Loosely-knit application service integration
To over simply the scope here, let's assume everything than Core Data Processing as 'Application Service'. This could be an API call to send a notification or threat detection or speech to text conversion. As a general rule of thumb, it is better to knit them loosely; be it option (1) or (2) described above. This is because, unlike a Data Processing platform, these system are distributed across various hardware and its essential to throttle and manage resilience outside of the respective systems. Lately, the line between the Data and Application services integration are narrowing, frameworks 'AKKA' are recently gaining momentum to offer a hybrid solution that could fit solution rating from Data to Application integration.
"As a general rule of thumb, it is better to knit Application services loosely. Lately, the line between the Data and Application services integration are narrowing. Frameworks 'AKKA' are recently gaining momentum to offer a hybrid solution that could fit solution rating from Data to Application integration."
With more touchpoint comes more point for intrusion. And hence, security becomes even more important to protect various service endpoints. This is implemented by multi-level redundant security. At a high level, the services/endpoints are to be categorized as internal and external. External endpoint will have a public endpoint while all the internal endpoints are placed on a seperate VNET with no external endpoint to provide a perimeter security. Any service call needs to be validated by establishing a SSL trust between 2 parties and a temporary token is exchanged between them to validate the authenticity. Over and above that, any PII data will have to go through the data encryption protocol to ensure that the data is encrypted at motion and at rest.

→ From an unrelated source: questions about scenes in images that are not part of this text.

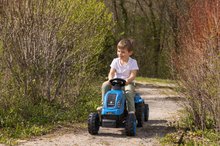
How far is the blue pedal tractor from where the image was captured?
8125 millimetres

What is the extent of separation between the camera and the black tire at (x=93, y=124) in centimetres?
812

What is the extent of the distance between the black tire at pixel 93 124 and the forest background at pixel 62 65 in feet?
2.83

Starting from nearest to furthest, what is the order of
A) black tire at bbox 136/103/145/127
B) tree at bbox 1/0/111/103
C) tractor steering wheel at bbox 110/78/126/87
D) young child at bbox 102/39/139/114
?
tractor steering wheel at bbox 110/78/126/87 → young child at bbox 102/39/139/114 → black tire at bbox 136/103/145/127 → tree at bbox 1/0/111/103

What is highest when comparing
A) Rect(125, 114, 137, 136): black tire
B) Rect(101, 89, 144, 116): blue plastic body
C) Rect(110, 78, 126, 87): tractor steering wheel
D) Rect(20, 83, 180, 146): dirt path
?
Rect(110, 78, 126, 87): tractor steering wheel

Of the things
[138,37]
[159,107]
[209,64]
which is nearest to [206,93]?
[209,64]

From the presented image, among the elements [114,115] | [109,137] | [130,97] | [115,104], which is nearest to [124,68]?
[130,97]

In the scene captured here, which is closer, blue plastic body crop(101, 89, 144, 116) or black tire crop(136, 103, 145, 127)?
blue plastic body crop(101, 89, 144, 116)

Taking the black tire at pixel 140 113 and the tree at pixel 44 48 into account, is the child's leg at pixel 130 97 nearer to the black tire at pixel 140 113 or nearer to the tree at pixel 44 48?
the black tire at pixel 140 113

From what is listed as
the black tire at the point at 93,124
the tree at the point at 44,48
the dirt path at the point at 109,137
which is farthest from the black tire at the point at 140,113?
the tree at the point at 44,48

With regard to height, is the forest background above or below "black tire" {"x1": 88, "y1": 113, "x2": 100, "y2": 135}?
above

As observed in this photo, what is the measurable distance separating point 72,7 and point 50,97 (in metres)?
1.86

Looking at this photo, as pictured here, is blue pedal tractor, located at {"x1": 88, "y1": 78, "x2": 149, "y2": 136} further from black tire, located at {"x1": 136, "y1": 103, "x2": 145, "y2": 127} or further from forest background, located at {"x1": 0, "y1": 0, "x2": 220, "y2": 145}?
forest background, located at {"x1": 0, "y1": 0, "x2": 220, "y2": 145}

"With more touchpoint comes more point for intrusion. And hence, multi-level redudent security becomes even more important to protect various service endpoints."
With the adoption of various cloud platforms, the marketplace offering of various niche services as a standalone service and the general adoption of RESTful API standards by everyone; it will be a competitive disadvantage for any kind of a product build NOT to leverage these best in class solutions. Hence the boundaries of integration architecture is pushed far wider and deeper than what it was ~5 yrs back and thinking of Integration architecture as another architecture pillar is essential to any application/product/platform design.